═════ Material supplied ═════
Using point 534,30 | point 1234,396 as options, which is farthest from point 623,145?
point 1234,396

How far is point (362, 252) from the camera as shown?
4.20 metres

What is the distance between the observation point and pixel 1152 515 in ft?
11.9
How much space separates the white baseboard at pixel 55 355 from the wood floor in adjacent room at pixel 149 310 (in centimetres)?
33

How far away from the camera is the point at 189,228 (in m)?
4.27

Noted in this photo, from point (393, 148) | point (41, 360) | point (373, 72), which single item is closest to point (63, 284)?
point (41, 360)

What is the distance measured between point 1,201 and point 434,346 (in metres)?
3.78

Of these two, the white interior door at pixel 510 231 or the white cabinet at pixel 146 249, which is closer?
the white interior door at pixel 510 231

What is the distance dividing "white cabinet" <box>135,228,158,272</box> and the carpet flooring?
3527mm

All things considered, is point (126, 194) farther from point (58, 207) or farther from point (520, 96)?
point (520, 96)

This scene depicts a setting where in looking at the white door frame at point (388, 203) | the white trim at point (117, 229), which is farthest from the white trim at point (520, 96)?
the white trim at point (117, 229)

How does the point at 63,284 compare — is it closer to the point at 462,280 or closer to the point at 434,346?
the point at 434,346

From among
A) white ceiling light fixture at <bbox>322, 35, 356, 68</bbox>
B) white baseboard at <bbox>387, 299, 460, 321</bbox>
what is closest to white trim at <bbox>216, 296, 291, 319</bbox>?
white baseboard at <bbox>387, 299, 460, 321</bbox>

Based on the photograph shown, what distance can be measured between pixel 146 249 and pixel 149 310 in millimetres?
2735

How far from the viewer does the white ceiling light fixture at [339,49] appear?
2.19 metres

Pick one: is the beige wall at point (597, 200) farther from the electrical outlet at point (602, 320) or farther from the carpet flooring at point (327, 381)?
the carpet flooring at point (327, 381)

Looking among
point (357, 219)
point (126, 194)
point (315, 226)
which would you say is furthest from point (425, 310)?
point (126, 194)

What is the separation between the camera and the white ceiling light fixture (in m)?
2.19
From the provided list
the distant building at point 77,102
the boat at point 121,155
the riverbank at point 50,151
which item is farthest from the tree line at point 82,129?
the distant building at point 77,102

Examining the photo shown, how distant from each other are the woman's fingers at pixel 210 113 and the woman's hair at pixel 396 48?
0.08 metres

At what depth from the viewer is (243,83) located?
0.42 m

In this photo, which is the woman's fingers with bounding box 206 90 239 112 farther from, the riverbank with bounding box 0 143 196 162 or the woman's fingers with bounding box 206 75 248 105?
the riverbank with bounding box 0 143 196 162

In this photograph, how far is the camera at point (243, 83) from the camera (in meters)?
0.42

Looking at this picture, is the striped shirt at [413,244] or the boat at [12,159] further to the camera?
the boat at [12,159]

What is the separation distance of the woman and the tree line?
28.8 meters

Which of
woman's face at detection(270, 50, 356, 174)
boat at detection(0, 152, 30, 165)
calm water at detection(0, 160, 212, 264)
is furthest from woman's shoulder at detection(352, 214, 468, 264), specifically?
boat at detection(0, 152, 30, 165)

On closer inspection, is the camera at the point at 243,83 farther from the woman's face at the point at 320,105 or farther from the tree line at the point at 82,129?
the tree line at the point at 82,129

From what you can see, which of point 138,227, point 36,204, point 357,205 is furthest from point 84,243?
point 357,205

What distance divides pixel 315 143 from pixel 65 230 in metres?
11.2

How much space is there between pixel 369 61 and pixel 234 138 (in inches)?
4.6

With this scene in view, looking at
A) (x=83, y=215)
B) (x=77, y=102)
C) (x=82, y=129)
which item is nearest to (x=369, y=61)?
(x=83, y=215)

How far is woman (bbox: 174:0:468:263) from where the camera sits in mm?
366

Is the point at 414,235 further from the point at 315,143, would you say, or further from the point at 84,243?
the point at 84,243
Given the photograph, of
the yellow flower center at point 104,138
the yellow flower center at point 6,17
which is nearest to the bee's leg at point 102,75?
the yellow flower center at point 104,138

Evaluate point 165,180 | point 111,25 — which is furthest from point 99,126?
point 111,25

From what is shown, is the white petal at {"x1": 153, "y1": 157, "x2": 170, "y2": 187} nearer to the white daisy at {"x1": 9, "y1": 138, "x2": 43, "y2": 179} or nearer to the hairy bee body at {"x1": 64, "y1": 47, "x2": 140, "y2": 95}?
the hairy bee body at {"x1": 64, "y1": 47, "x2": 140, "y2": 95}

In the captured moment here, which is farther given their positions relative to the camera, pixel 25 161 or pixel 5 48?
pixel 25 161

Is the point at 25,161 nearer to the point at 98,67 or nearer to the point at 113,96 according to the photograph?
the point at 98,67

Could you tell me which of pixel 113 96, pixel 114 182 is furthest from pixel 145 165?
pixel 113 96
═════
### Job:
Return every line of the listing above without changing a character or leaving anything out.

### Expected output:
Using point 534,30 | point 1234,396 as options, which is farthest from point 623,145?
point 1234,396

How far is point (362, 252) from the camera as shown?
4.20 metres

What is the distance between the observation point and pixel 1152 515 in ft?
11.9
How much space separates the white baseboard at pixel 55 355 from the wood floor in adjacent room at pixel 149 310 (in centimetres)?
33

How far away from the camera is the point at 189,228 (in m)?
4.27

Noted in this photo, from point (393, 148) | point (41, 360) | point (373, 72), which single item is closest to point (63, 284)?
point (41, 360)

What is the distance measured between point 1,201 and point 434,346 (in metres)?
3.78

Of these two, the white interior door at pixel 510 231 or the white cabinet at pixel 146 249, which is closer?
the white interior door at pixel 510 231

What is the distance dividing "white cabinet" <box>135,228,158,272</box> and the carpet flooring?
3527mm

All things considered, is point (126, 194) farther from point (58, 207) or farther from point (520, 96)?
point (520, 96)

This scene depicts a setting where in looking at the white door frame at point (388, 203) | the white trim at point (117, 229), which is farthest from the white trim at point (520, 96)?
the white trim at point (117, 229)

How does the point at 63,284 compare — is it closer to the point at 462,280 or closer to the point at 434,346?
the point at 434,346

From among
A) white ceiling light fixture at <bbox>322, 35, 356, 68</bbox>
B) white baseboard at <bbox>387, 299, 460, 321</bbox>
what is closest to white trim at <bbox>216, 296, 291, 319</bbox>?
white baseboard at <bbox>387, 299, 460, 321</bbox>

Based on the photograph shown, what distance can be measured between pixel 146 249 and pixel 149 310 in millimetres?
2735

How far from the viewer does the white ceiling light fixture at [339,49] appear?
2.19 metres

Pick one: is the beige wall at point (597, 200) farther from the electrical outlet at point (602, 320) or farther from the carpet flooring at point (327, 381)?
the carpet flooring at point (327, 381)

Looking among
point (357, 219)
point (126, 194)
point (315, 226)
which would you say is furthest from point (425, 310)?
point (126, 194)

What is the separation between the camera and the white ceiling light fixture (in m)?
2.19
From the provided list
the distant building at point 77,102
the boat at point 121,155
the riverbank at point 50,151
which item is farthest from the tree line at point 82,129?
the distant building at point 77,102

Examining the photo shown, how distant from each other are the woman's fingers at pixel 210 113 and the woman's hair at pixel 396 48?
0.08 metres

At what depth from the viewer is (243,83) located?
0.42 m

In this photo, which is the woman's fingers with bounding box 206 90 239 112 farther from, the riverbank with bounding box 0 143 196 162 or the woman's fingers with bounding box 206 75 248 105?
the riverbank with bounding box 0 143 196 162

In this photograph, how far is the camera at point (243, 83) from the camera (in meters)?
0.42

Looking at this picture, is the striped shirt at [413,244] or the boat at [12,159] further to the camera?
the boat at [12,159]

What is the separation distance of the woman and the tree line?
28.8 meters

Which of
woman's face at detection(270, 50, 356, 174)
boat at detection(0, 152, 30, 165)
calm water at detection(0, 160, 212, 264)
is furthest from woman's shoulder at detection(352, 214, 468, 264), specifically?
boat at detection(0, 152, 30, 165)

On closer inspection, is the camera at the point at 243,83 farther from the woman's face at the point at 320,105 or farther from the tree line at the point at 82,129?
the tree line at the point at 82,129

From what you can see, which of point 138,227, point 36,204, point 357,205 is furthest from point 84,243?
point 357,205

What distance divides pixel 315 143 from pixel 65 230 in metres?
11.2

How much space is there between pixel 369 61 and pixel 234 138 (in inches)?
4.6

With this scene in view, looking at
A) (x=83, y=215)
B) (x=77, y=102)
C) (x=82, y=129)
which item is nearest to (x=369, y=61)?
(x=83, y=215)

How far is woman (bbox: 174:0:468:263) from where the camera sits in mm?
366

Is the point at 414,235 further from the point at 315,143, would you say, or further from the point at 84,243?
the point at 84,243
Given the photograph, of
the yellow flower center at point 104,138
the yellow flower center at point 6,17
which is nearest to the bee's leg at point 102,75?
the yellow flower center at point 104,138

Evaluate point 165,180 | point 111,25 — which is furthest from point 99,126?
point 111,25

From what is shown, is the white petal at {"x1": 153, "y1": 157, "x2": 170, "y2": 187} nearer to the white daisy at {"x1": 9, "y1": 138, "x2": 43, "y2": 179} or nearer to the hairy bee body at {"x1": 64, "y1": 47, "x2": 140, "y2": 95}?
the hairy bee body at {"x1": 64, "y1": 47, "x2": 140, "y2": 95}

In the captured moment here, which is farther given their positions relative to the camera, pixel 25 161 or pixel 5 48?
pixel 25 161

Is the point at 25,161 nearer to the point at 98,67 or nearer to the point at 113,96 according to the photograph?
the point at 98,67

Could you tell me which of pixel 113 96, pixel 114 182 is furthest from pixel 145 165?
pixel 113 96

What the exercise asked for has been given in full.